Monday, 28 December 2015

My long distance relationship isn’t working Out

I am 25. I have been in a relationship with my boyfriend for four years. He is 23. He has been my lover, confidant and best friend.
Nothing was ever too good for him to do for me. He treats me with respect and dignity. He is the only man I've taken home to meet my family. They all adore him, especially my dad.
My boyfriend's family told me I am the only girl he has brought home to meet. I love his family. I have little experience where relationships are concerned.

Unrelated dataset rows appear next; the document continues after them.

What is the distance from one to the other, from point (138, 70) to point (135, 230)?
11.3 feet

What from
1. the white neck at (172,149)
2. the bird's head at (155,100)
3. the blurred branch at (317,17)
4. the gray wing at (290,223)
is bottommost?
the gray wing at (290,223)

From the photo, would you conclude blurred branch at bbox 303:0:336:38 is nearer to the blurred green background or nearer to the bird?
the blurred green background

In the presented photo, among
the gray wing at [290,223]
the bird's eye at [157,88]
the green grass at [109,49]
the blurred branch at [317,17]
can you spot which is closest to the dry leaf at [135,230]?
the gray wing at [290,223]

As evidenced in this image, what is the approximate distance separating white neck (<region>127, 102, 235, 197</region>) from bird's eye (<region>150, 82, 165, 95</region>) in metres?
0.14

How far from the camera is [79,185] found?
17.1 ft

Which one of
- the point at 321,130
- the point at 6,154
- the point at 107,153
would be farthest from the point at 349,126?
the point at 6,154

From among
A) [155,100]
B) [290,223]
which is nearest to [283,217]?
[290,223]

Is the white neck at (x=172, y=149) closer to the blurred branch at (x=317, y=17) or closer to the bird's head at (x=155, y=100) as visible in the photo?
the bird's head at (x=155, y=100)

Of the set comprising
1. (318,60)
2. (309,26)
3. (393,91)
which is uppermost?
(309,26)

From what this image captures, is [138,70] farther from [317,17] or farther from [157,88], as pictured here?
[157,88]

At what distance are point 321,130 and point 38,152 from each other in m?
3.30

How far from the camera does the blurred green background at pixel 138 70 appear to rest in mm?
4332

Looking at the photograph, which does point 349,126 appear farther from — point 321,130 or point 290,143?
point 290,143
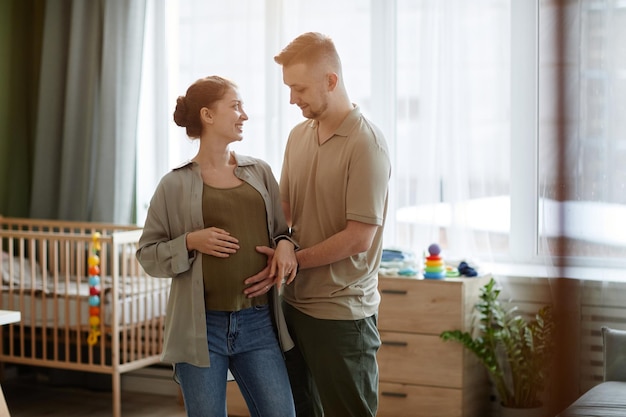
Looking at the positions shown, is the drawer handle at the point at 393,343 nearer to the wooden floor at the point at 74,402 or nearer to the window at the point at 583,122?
the wooden floor at the point at 74,402

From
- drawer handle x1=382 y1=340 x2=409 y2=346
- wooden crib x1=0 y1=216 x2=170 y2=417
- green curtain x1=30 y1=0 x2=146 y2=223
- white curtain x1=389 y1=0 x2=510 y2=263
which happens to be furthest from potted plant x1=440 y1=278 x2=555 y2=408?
green curtain x1=30 y1=0 x2=146 y2=223

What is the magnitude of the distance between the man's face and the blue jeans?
467mm

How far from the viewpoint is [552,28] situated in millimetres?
772

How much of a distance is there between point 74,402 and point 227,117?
2460 mm

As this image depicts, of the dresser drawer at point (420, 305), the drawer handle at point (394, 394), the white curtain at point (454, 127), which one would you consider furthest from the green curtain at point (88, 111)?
the drawer handle at point (394, 394)

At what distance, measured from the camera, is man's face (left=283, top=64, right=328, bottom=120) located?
75.9 inches

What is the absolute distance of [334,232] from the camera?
6.54 ft

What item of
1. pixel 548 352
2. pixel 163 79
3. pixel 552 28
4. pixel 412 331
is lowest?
pixel 412 331

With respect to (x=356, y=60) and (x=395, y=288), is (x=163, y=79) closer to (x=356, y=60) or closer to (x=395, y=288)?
(x=356, y=60)

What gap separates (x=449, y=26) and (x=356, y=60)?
1.46 ft

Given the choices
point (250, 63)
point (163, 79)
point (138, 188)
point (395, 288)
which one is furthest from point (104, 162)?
point (395, 288)

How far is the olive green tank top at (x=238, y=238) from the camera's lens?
6.23ft

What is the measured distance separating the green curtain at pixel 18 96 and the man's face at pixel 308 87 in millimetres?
2809

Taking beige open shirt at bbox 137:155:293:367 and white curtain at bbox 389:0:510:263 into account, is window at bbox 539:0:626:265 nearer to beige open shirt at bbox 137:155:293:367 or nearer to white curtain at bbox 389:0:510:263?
beige open shirt at bbox 137:155:293:367
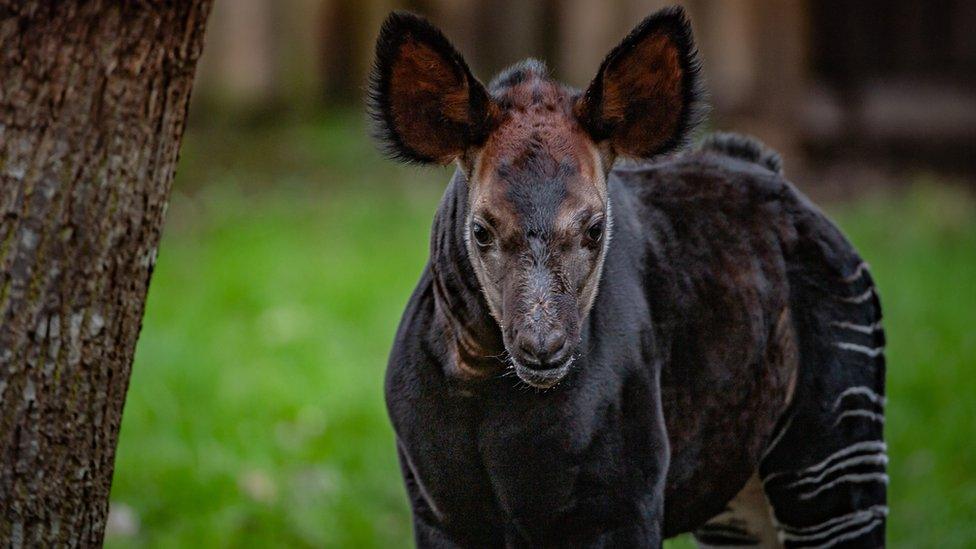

I was a very reserved teenager who was brought up to be wary of deceitful men. Before my current boyfriend, I only dated one other guy. I broke off the relationship because he kept pressuring me for sex. I knew that I wasn't ready for the responsibilities that came with sex, especially because I was in high school.
I am not the brightest, but I worked really hard to make my dad proud. I saw how much he struggled, as a single parent. He provided for me and ensured I was comfortable. I completed high school,  and eventually graduated from University with honours.
I got a job as an administrative officer and have worked steadily for two years after leaving University. I, however, decided this was not enough. I needed to better myself financially. I left Jamaica four months ago to take up a teaching job In Tokyo, Japan. This was where my world came crashing down.
I knew it would be hard leaving the man I love, but did not expect it to be this hard. During the four months that I have been here, we've hardly kept in touch.
I remember only hearing from him two times in one particular month. His explanation is that he is busy with school and work. He said if he focuses too much on the fact that I am not around, he will fall apart.
He is in University and works full-time with the Government. I know school and work take a lot of his time. I'm also aware of the time difference between us. However, if we are to be involved in a long distance relationship, we have to communicate regularly.
I might not be working and studying now, but I teach at three different schools. I have a very tight schedule as well. I still try to make time for him and my family. Before I left, we spoke about me leaving and what it would mean for us.
The plan was for him to finish his degree and then join me here in Japan. In a recent conversation with him, he told me that he has had a change of heart. He does not want to move to Japan. He has fallen in love with the course he is pursuing and would like to seek work in that field instead of teaching in Japan.
I was devastated. I cried myself to sleep for weeks because this man changed his mind while I was half way across the world. I know that he has his own dreams and I don't want to be selfish.
Do you think I have a reason to be angry with this young man? He made me promises. He went as far as to put a ring on my finger before I left. Are my emotions running away with me?I cry day and night because what we had was so good. I can't bear the thought of losing him.
He says I am to do my best and save what I can. He said he will do the same. We have US visas, and have talked about spending time together in the US, but I can't let go of his change of heart. I thought about ending the relationship, but I kept thinking about the four wonderful years, as oppose to the four miserable months. Do you think this is worth fighting for?